* PAGE EXTRACT:
begin
# mm's and or inches



## DaveH (Mar 4, 2011)

Just as a bit of fun I thought it may be nice see what units are used for different 'things' around the world.

Do you mix and match, inches only, mm only? Or do you have your own special units?

I'll start.

Mainly mm general/marking out

Inches on the lathe

mm on the mill except for the Z axis thats inches.

Dave


----------



## b.lindsey (Mar 4, 2011)

I am confused easily enough as it is without adding to it by mixing systems across machines or within the axes of one machine. Can I convert when needed? Sure, and have to pretty often. Most DRO's and even electronic calipers these days make the job even easier, but when I start a project it ALL in one system, and for me that is inches.

Bill


----------



## DaveRC (Mar 4, 2011)

I prefer working in mm but my lathe is imperial but the mill is metric and have to swap about between them a bit. Smaller stuff I like to use mm all the time, but if it gets big, like I am doing some woodwork I tend to measure everything in feet and inches. It is an odd mix... 

I also shoot and everything (distance) is all in yards. 

So anything under a foot is in mm and anything over 300mm is in inches, feet, yards..... scratch.gif

Dave


----------



## Ken I (Mar 4, 2011)

I once came up against a 45mm x 24 TPI thread - go figure ?

I had to tool up for a production run and figured that my tooling supplier - EMUGE - in Germany - would ask all sorts of questions - but no - not a peep - they supplied all the required tangential dies, Go-No go gauges etc without questioning a thing.

Anyone mixing units like that deserves to be shot.

Ken


----------



## Mainer (Mar 4, 2011)

Inches, almost totally. If inches were good enough for King Henry, they're good enough for me. ;D

More to the point, my lathe and milling machine and micrometers and rulers are all graduated in inches, my taps and dies are inch sizes, my drills are all fractional, etc. I'm not set up for metric.

It really doesn't matter which you use though.


----------



## GWRdriver (Mar 4, 2011)

Ken I  said:
			
		

> my tooling supplier . . . supplied all the required tangential dies, . . . without questioning a thing.


My #1 pet peeve . . . being asked "Are you sure you want that?" when I have made a clear written or verbal request.

MMs or Inches? That's now not only a function of location but of age, and wot you was taught in school. I'm of an age and location that was Imperial but I have made myself comfortable swopping back an forth at will. I do think it would be a bother to have machine tools in mixed systems.


----------



## lordedmond (Mar 4, 2011)

All my machines are mm ones mill has dro so can be ambidextrous ,lathe is marked on the dials as a radius machine dial in 1mm stock is reduced by 1 mm



but also in the UK you buy plywood in 8 foot by 4 foot sheets 10mm thick !!!!!!!!!!!!!!


----------



## mu38&Bg# (Mar 4, 2011)

I work in metric. But some of the work I get ends up in inches. My CNC mill is native metric, but I currently use inch cutters. My lathe dials are inch, and it doesn't cut metric threads. I learned inches here in school in the US of course, but metric must be in my blood as my parents are from eastern Europe. My measuring tools are a mix of inch and metric, but I'm slowly filling the holes with metric tools. I have only one digital mic that of course reads both, but I prefer vernier calipers with both scales for general work. Of course, my own prints are dual dimensioned.
end
* DATASET ROWS:
begin
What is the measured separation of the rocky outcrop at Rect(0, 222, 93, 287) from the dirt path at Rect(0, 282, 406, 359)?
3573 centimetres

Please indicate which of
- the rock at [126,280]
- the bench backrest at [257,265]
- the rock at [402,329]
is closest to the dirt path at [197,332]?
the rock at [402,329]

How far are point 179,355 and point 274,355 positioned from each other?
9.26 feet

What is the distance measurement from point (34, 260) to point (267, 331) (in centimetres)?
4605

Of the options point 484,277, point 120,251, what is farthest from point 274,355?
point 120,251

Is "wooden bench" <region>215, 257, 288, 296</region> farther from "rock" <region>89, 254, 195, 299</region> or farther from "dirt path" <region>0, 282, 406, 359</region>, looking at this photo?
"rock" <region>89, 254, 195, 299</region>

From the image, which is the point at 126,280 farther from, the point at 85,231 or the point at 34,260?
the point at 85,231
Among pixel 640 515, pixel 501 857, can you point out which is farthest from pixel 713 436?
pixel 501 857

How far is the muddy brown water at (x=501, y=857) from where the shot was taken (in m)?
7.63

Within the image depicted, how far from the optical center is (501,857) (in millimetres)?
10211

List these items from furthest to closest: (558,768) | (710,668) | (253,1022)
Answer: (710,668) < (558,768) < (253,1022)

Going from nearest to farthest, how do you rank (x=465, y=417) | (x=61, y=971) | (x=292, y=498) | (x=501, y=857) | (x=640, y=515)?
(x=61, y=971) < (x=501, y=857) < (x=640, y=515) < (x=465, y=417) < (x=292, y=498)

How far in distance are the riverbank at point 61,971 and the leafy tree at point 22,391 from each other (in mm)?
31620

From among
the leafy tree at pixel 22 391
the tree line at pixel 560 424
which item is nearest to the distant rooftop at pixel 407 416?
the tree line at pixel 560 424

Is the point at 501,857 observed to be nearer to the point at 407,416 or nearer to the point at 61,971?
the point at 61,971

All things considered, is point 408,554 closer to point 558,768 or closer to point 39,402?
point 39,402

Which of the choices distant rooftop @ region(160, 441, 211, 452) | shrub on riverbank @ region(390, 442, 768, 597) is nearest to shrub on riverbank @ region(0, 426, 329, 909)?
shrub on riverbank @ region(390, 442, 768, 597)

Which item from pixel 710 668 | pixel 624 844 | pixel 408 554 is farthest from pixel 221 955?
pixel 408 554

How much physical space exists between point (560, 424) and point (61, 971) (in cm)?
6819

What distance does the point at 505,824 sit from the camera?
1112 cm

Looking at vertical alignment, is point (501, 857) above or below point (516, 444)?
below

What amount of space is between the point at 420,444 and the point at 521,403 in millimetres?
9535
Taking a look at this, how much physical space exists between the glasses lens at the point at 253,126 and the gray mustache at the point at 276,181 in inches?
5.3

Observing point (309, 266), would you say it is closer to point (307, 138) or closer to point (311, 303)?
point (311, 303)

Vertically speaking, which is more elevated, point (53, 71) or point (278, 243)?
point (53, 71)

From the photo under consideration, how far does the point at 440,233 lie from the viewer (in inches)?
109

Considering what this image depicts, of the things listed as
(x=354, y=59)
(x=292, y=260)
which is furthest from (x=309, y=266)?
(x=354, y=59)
end
* WHAT YOU WILL DO:
- A) List the screen names of everyone who posted in the forum thread on millimeters and inches.
- B) Copy out the stretch of the records from the line containing "What amount of" through the end of the records.

* SOLUTIONS TO THE EXERCISE:
- A) DaveH, b.lindsey, DaveRC, Ken I, Mainer, GWRdriver, lordedmond, mu38&Bg#

- B)
What amount of space is between the point at 420,444 and the point at 521,403 in millimetres?
9535
Taking a look at this, how much physical space exists between the glasses lens at the point at 253,126 and the gray mustache at the point at 276,181 in inches?
5.3

Observing point (309, 266), would you say it is closer to point (307, 138) or closer to point (311, 303)?
point (311, 303)

Vertically speaking, which is more elevated, point (53, 71) or point (278, 243)?
point (53, 71)

From the photo under consideration, how far does the point at 440,233 lie from the viewer (in inches)?
109

Considering what this image depicts, of the things listed as
(x=354, y=59)
(x=292, y=260)
which is furthest from (x=309, y=266)?
(x=354, y=59)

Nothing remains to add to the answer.